● **Ziel**: Entnehmen Sie den folgenden Artikel über die Einstellung von „Lippe aktuell“ vollständig und geben Sie ihn Wort für Wort wieder.

„Lippe aktuell“ wird eingestellt

Ausschnitt der Titelseite von „Lippe aktuell“ vom November 2022 Screenshot: Red

Die Haltbarkeit verlegerischer Entscheidungen wird offenbar immer kürzer. Das in Bielefeld erscheinende „Westfalen-Blatt“ (Zeitungsgruppe Münsterland) hatte zusammen mit der in Detmold erscheinenden „Lippischen Landeszeitung“ (Verlag Max Giesdorf) im September letzten Jahres das traditionsreiche Anzeigenblatt „Lippe aktuell“ gekauft. In gemeinsamen Pressemitteilungen wurde eine perfekte Partnerschaft zelebriert. Nun wird bekannt: Das Gemeinschaftsunternehmen wird Ende 2022 im 36. Jahrgang eingestellt.

Die Gesellschafter des Blattes, das sind der Verlag Max Giesdorf (Lippische Landeszeitung) und das in Bielefeld erscheinende „Westfalen-Blatt“, das zur Zeitungsgruppe Münsterland (ZGM) gehört, bestätigten die Entscheidung auf Nachfrage. Die letzte Ausgabe wird am 31. Dezember erscheinen. In einem Schreiben an die Mitarbeiter*innen der Unternehmensgruppe Westfalen-Blatt hieß es zur Begründung, dass unter den gegebenen Rahmenbedingungen eine wirtschaftliche Perspektive nicht vorhanden sei. Konkret benannt wurden die massiven Kostensteigerungen in den Bereichen Zustellung (Mindestlohn) und Produktion (Papier, Energie) in Kombination mit stagnierenden Werbemarkterlösen.

● **Datenzeilen**:
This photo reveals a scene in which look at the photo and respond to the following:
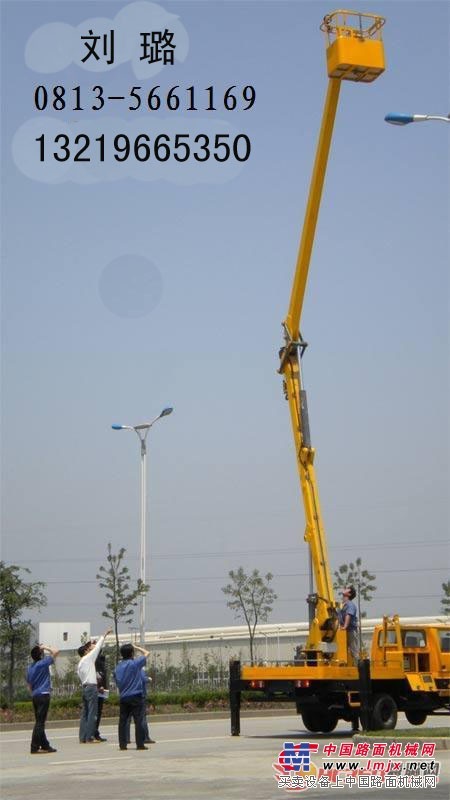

● **Ergebnis**:
„Lippe aktuell“ wird eingestellt

Ausschnitt der Titelseite von „Lippe aktuell“ vom November 2022 Screenshot: Red

Die Haltbarkeit verlegerischer Entscheidungen wird offenbar immer kürzer. Das in Bielefeld erscheinende „Westfalen-Blatt“ (Zeitungsgruppe Münsterland) hatte zusammen mit der in Detmold erscheinenden „Lippischen Landeszeitung“ (Verlag Max Giesdorf) im September letzten Jahres das traditionsreiche Anzeigenblatt „Lippe aktuell“ gekauft. In gemeinsamen Pressemitteilungen wurde eine perfekte Partnerschaft zelebriert. Nun wird bekannt: Das Gemeinschaftsunternehmen wird Ende 2022 im 36. Jahrgang eingestellt.

Die Gesellschafter des Blattes, das sind der Verlag Max Giesdorf (Lippische Landeszeitung) und das in Bielefeld erscheinende „Westfalen-Blatt“, das zur Zeitungsgruppe Münsterland (ZGM) gehört, bestätigten die Entscheidung auf Nachfrage. Die letzte Ausgabe wird am 31. Dezember erscheinen. In einem Schreiben an die Mitarbeiter*innen der Unternehmensgruppe Westfalen-Blatt hieß es zur Begründung, dass unter den gegebenen Rahmenbedingungen eine wirtschaftliche Perspektive nicht vorhanden sei. Konkret benannt wurden die massiven Kostensteigerungen in den Bereichen Zustellung (Mindestlohn) und Produktion (Papier, Energie) in Kombination mit stagnierenden Werbemarkterlösen.